The treasured five-year-old niece and the beloved brother-in-law. How they made their way through the designated “safe passage”, following the orders from the occupying army who told them they had to get out of their home.

Imagine getting that text or phone call.

The one that tells you that your five-year-old niece’s life has been destroyed. That her father, doing everything he could to protect her, to shield her, to love her, had been cut down alongside her, in full view of his own distraught family members, as they tried to escape to safety.

Except, in Gaza, there is no place of safety and nowhere to escape to.

How can you function after news like that?

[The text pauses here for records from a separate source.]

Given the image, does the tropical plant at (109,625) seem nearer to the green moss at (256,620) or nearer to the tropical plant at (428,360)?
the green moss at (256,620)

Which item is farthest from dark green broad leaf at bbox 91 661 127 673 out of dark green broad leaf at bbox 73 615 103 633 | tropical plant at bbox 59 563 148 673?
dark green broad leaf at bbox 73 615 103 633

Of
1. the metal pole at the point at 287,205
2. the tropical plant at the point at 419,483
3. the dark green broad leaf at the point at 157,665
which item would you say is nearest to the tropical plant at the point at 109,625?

How can any family just move on? When houses and entire neighbourhoods have been destroyed, hospitals, schools, and university buildings turned to rubble, and close family members are clinging to life in tents by the border, out of contact, and trying to protect their children from the missiles raining down.

It took great courage for a young woman from Gaza to stand and talk about her own life in a room full of West of Ireland people last weekend.

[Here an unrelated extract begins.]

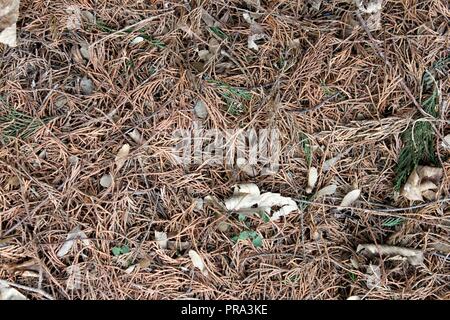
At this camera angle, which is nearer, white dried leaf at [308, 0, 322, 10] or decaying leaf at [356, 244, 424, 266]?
decaying leaf at [356, 244, 424, 266]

But, then again, she is no ordinary woman. If you are born in Gaza, you learn not to take things for granted, that you have to speak out, that the world is a very unfair place, and that concepts such as “justice”, “truth” and “equality” are not universally applied.

This cruel world teaches you that some lives are valued far more than others and concepts such as justice or the truth are not at all available to the wonderful, ordinary, down-to-earth people you grew up with on the shores of the Mediterranean.

Last week, I attended the Afri Famine Walk for the first time.

It seemed fitting, poignant, moving, that my friend from Gaza was asked to lead the walk just a few months after her little niece and brother-in-law were murdered and her father died of a mixture of starvation and a broken heart.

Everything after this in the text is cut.